Il punto di ascolto psicologico attivato dall'università di Padova si è rivelato uno strumento efficace nell'aiutare coloro che avevano bisogno di aiuto. Com'è nato questo progetto e com'è stato portato avanti?

“Abbiamo aperto lo sportello online e telefonico il 23 di marzo, in piena emergenza, subito dopo la chiusura. Fornivamo fino a 4 colloqui gratuiti per ogni persona, e le richieste sono state parecchie: abbiamo fatto, in tre mesi, oltre 300 colloqui. Le persone potevano chiamare per sé stesse, oppure per i propri figli, se dovevano affrontare, ad esempio, situazioni scolastiche.

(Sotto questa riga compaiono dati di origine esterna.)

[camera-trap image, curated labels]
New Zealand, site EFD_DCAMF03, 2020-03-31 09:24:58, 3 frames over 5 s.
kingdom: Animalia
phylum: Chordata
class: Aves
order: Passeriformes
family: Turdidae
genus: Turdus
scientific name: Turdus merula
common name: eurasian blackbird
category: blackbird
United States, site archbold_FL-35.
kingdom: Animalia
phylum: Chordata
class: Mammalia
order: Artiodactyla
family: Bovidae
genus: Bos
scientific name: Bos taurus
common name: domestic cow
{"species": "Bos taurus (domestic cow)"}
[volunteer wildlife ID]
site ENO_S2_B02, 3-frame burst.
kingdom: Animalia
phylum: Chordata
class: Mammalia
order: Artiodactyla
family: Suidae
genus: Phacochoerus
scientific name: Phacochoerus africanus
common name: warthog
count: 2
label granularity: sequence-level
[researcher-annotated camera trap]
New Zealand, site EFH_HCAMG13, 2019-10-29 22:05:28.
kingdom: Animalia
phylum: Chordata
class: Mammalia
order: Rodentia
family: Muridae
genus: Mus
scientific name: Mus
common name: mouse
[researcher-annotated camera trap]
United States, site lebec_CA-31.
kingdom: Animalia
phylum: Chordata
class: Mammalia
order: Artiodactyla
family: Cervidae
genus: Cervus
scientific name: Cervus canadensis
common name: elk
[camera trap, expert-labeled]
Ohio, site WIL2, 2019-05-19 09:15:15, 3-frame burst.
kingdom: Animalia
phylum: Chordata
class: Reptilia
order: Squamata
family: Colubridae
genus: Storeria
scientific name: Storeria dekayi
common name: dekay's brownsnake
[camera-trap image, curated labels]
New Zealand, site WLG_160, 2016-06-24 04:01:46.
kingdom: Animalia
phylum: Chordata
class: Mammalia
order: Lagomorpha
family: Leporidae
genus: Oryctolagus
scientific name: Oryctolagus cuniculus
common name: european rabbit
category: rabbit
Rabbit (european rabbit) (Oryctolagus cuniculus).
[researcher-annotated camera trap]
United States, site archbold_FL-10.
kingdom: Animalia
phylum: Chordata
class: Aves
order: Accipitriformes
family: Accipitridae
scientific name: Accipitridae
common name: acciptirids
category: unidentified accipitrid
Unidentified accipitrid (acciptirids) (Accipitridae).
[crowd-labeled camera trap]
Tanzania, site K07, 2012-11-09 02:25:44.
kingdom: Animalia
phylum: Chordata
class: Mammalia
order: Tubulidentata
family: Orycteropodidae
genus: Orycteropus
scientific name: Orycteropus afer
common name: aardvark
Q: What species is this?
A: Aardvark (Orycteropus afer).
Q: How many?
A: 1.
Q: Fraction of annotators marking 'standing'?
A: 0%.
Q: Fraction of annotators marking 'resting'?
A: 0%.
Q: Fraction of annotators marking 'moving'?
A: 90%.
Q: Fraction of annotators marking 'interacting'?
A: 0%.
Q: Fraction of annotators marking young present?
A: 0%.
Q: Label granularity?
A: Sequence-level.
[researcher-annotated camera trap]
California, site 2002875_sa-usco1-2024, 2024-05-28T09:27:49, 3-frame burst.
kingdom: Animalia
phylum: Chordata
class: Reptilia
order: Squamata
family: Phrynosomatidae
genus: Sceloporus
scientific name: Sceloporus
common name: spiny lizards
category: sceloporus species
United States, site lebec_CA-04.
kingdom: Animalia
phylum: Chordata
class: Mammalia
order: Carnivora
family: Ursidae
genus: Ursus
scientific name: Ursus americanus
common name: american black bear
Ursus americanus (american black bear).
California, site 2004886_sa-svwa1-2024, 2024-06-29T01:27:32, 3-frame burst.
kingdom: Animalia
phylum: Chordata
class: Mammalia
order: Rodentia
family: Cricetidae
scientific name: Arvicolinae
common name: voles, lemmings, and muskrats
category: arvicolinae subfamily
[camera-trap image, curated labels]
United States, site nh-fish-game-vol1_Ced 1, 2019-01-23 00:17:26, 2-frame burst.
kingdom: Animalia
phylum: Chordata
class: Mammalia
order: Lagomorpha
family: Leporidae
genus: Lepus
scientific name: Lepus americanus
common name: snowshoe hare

Allo sportello hanno chiamato persone non solo da Padova, ma da tutto il Veneto e anche da altre regioni italiane. Anche le pagine instagram e facebook, che avevano scopo informativo, sono state molto apprezzate.

È stato tutto svolto a livello volontario con docenti e allievi delle scuole di specializzazione in psicologia dell'università di Padova. Il nostro scopo era proprio quello di essere una realtà nel territorio, e ci siamo riusciti. Ci hanno chiamati, per esempio, molti assessori dei servizi sociali di diversi comuni del territorio. A eccezione del mese di agosto, perciò, lo sportello resterà attivo per tutti coloro che ne avranno bisogno. Il rientro dopo le vacanze sarà un momento in cui le persone avranno bisogno di confrontarsi sulla modalità con cui si ritornerà alla vita quotidiana.
L'idea, perciò, è quella di esserci e che gli allievi dell'area psicologica, in analogia a quelli di area medica, siano sul campo, anche per dimostrare come tutta la formazione e tutta la ricerca che si fa all'interno dei nostri dipartimenti e delle nostre scuole sia a disposizione della popolazione”.